◆ **Given request**
Exactly as they appear, copy the lines of the listing from the one containing "Looking at the objects" through the final line, both included, and nothing else.

-------- Input data

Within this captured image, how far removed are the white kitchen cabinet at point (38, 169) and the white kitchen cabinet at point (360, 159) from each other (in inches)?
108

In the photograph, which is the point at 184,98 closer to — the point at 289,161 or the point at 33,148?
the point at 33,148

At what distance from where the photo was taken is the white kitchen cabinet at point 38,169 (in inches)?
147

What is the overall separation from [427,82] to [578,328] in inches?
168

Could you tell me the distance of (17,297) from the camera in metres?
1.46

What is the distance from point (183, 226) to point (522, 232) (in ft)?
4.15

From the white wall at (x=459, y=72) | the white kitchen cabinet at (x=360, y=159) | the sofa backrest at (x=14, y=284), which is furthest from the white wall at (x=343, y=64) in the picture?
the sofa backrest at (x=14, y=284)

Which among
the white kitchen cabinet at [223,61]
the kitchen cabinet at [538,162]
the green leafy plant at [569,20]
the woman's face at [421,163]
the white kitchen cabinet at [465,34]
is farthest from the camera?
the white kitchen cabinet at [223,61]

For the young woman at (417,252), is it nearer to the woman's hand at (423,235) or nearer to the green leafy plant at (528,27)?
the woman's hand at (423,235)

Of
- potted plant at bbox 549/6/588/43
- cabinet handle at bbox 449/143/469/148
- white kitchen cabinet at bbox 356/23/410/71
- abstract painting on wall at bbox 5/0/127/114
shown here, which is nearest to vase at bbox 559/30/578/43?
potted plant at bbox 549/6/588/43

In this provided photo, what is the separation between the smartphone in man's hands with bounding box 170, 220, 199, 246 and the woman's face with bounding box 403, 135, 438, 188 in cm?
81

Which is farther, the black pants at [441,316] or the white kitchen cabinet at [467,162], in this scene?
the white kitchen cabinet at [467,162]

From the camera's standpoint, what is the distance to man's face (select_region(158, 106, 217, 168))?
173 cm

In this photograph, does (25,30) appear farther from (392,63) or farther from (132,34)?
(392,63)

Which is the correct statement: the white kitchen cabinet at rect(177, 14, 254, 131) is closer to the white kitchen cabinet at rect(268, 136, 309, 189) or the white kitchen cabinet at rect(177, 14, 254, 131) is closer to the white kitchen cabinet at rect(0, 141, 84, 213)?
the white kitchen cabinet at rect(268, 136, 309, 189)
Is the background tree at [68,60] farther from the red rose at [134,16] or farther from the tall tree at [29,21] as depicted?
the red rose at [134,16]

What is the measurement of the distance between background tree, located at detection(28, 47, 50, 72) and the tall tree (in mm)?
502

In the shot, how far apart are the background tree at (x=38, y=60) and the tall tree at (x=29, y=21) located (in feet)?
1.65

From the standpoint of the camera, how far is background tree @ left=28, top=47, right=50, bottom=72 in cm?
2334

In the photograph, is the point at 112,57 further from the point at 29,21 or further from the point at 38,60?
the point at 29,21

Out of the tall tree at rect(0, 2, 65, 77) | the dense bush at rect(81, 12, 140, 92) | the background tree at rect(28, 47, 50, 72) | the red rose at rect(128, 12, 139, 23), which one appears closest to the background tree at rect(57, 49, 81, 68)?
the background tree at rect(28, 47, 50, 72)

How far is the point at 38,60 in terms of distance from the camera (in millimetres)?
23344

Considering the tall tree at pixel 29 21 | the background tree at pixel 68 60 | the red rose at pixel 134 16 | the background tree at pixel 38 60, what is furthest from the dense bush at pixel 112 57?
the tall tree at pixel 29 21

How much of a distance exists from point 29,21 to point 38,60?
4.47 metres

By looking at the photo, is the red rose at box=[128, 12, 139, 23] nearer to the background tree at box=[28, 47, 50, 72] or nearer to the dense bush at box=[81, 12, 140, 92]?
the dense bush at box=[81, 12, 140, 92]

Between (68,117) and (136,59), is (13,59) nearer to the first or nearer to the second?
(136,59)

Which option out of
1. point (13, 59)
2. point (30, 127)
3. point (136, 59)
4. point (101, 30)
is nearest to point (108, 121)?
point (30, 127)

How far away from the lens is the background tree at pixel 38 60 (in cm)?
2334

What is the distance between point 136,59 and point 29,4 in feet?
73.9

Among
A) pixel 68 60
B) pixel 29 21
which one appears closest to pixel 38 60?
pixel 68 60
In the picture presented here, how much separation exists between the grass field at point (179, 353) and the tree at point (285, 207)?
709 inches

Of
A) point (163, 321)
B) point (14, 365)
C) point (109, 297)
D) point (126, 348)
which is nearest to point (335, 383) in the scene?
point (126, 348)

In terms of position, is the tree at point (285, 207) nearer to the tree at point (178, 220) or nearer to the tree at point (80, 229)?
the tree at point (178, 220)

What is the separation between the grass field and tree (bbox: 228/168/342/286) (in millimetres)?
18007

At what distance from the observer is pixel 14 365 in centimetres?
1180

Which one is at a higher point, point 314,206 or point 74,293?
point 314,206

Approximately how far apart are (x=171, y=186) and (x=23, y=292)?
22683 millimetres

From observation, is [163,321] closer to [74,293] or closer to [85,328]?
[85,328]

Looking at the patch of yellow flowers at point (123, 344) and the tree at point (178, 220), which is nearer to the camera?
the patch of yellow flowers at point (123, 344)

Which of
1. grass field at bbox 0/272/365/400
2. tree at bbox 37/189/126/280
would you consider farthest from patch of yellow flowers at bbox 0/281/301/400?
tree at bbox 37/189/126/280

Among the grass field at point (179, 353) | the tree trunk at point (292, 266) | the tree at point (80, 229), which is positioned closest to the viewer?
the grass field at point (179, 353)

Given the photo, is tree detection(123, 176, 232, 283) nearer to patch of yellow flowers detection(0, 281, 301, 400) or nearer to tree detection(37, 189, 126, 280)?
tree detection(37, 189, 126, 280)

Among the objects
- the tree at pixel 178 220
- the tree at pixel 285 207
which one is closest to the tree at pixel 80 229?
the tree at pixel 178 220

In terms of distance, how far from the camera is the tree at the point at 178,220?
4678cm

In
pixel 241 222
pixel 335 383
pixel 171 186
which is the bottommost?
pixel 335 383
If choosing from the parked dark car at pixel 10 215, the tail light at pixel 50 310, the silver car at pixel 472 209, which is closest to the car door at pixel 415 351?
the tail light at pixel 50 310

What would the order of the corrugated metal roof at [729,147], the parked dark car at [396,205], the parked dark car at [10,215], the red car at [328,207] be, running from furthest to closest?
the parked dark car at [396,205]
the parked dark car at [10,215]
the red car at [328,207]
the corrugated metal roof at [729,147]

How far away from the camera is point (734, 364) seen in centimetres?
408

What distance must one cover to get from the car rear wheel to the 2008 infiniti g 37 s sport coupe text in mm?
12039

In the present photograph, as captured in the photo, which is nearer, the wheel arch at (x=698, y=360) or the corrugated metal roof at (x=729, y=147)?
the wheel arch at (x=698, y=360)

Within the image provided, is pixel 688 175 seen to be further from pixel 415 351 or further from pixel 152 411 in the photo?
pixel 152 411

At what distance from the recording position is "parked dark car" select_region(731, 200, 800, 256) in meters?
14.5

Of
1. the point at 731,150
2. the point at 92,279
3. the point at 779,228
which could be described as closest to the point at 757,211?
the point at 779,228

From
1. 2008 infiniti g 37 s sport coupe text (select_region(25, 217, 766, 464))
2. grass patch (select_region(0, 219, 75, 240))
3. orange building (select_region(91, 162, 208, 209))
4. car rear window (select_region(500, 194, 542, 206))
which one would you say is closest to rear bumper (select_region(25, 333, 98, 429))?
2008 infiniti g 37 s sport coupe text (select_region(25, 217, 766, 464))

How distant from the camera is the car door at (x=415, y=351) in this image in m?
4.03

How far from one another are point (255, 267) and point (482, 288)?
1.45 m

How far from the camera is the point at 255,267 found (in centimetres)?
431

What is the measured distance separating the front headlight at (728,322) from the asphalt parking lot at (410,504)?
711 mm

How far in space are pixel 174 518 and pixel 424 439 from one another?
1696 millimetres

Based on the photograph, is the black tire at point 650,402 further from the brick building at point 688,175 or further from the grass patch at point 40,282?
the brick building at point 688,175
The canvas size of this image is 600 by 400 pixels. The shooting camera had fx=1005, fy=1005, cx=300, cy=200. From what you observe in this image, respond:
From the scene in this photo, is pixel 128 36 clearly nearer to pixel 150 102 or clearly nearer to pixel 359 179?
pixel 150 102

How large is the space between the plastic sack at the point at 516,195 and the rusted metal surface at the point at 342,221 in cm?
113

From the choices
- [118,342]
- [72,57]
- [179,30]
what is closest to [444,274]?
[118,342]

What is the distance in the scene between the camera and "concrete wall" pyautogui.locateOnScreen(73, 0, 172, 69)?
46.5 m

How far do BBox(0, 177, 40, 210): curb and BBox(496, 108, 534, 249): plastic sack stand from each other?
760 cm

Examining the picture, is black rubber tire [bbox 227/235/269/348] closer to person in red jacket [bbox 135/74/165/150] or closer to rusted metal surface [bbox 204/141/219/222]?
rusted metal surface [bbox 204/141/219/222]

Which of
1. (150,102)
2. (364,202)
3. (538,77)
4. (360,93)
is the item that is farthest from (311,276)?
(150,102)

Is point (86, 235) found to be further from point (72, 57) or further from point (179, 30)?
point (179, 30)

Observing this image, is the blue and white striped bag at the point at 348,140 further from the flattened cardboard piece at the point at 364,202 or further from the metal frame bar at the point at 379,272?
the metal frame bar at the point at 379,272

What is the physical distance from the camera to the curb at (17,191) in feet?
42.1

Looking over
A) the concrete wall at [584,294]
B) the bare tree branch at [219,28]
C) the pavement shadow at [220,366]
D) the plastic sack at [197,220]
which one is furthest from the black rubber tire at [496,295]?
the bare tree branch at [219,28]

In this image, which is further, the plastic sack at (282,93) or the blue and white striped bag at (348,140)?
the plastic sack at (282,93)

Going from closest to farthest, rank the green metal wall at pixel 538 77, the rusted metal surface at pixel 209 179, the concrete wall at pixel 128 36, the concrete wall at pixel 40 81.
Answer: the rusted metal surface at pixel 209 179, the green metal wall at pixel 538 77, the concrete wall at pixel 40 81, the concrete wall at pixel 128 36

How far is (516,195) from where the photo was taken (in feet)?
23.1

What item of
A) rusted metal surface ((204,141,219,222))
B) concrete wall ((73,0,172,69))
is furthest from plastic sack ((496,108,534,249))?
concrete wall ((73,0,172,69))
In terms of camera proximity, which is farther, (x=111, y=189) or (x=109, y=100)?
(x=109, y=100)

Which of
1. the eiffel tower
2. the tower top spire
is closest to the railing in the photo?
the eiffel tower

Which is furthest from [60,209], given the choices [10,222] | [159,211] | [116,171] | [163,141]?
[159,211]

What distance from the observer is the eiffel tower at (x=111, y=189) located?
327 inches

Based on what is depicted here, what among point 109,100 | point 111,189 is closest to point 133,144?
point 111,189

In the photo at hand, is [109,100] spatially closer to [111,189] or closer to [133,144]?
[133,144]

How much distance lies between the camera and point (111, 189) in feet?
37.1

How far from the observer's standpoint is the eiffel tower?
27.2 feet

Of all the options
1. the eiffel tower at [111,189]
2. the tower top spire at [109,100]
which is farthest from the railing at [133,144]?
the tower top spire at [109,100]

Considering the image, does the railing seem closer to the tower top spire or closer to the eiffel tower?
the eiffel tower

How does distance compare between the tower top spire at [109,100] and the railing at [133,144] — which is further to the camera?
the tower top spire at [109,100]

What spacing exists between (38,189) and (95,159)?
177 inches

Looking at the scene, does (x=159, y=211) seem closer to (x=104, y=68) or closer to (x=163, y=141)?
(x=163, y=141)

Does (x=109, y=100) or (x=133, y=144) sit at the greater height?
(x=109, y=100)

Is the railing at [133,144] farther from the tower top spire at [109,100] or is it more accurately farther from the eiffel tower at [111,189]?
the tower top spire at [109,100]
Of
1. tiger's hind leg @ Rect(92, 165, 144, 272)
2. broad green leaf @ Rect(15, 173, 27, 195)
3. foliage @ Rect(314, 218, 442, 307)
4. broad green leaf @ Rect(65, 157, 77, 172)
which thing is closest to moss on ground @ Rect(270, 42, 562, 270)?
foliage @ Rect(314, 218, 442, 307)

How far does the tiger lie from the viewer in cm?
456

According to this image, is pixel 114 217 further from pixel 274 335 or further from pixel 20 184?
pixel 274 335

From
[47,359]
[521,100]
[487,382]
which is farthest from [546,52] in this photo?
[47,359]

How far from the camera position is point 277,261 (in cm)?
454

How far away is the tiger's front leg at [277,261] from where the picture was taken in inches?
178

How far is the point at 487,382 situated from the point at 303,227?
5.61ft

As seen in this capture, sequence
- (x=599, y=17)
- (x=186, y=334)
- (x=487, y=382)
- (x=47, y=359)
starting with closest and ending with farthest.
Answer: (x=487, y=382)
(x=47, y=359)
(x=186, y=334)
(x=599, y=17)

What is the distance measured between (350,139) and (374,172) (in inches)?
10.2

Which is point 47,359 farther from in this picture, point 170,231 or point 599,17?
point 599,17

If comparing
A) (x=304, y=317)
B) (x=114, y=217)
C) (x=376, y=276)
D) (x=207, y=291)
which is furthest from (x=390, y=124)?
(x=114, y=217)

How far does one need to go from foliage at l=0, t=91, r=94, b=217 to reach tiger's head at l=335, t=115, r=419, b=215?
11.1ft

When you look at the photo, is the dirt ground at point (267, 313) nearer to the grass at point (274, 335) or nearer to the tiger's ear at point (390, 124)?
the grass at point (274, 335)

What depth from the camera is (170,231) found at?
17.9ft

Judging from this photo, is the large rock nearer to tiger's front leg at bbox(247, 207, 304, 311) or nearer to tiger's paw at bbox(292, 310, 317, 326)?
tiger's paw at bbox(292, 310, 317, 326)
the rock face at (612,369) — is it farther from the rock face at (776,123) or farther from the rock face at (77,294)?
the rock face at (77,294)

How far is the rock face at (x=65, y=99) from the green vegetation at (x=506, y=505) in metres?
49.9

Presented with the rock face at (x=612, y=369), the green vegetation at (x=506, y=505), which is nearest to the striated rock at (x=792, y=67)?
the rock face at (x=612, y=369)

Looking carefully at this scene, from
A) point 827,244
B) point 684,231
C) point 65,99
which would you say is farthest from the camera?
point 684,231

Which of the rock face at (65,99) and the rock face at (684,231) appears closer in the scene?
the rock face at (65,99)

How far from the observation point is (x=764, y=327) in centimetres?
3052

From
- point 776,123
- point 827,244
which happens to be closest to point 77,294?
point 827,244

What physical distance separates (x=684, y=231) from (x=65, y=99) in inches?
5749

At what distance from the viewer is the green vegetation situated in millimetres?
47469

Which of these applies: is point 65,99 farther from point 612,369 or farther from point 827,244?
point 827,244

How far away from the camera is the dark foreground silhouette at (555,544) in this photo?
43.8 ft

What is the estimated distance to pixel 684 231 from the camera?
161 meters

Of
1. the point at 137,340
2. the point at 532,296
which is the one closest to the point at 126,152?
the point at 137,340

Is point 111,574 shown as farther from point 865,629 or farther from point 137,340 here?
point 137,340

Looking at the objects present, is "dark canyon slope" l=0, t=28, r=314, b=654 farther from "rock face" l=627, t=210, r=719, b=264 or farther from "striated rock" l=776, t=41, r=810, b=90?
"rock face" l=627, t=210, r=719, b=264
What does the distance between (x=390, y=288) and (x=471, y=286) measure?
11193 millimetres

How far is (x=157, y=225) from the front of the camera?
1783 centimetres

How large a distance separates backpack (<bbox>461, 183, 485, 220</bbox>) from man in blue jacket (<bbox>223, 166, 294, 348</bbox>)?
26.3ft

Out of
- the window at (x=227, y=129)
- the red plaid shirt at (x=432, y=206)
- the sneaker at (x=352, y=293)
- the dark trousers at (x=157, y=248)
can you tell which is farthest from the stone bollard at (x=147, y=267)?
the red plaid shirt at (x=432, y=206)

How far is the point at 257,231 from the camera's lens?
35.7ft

----------------

◆ **Task result**
Looking at the objects present, is "dark canyon slope" l=0, t=28, r=314, b=654 farther from "rock face" l=627, t=210, r=719, b=264 or farther from "striated rock" l=776, t=41, r=810, b=90?
"rock face" l=627, t=210, r=719, b=264
What does the distance between (x=390, y=288) and (x=471, y=286) measure?
11193 millimetres

How far is (x=157, y=225) from the front of the camera?
1783 centimetres

How large a distance separates backpack (<bbox>461, 183, 485, 220</bbox>) from man in blue jacket (<bbox>223, 166, 294, 348</bbox>)?
26.3ft

Out of
- the window at (x=227, y=129)
- the red plaid shirt at (x=432, y=206)
- the sneaker at (x=352, y=293)
- the dark trousers at (x=157, y=248)
can you tell which is farthest from the stone bollard at (x=147, y=267)?
the red plaid shirt at (x=432, y=206)

How far is the point at 257,231 from the camera's lens?
35.7ft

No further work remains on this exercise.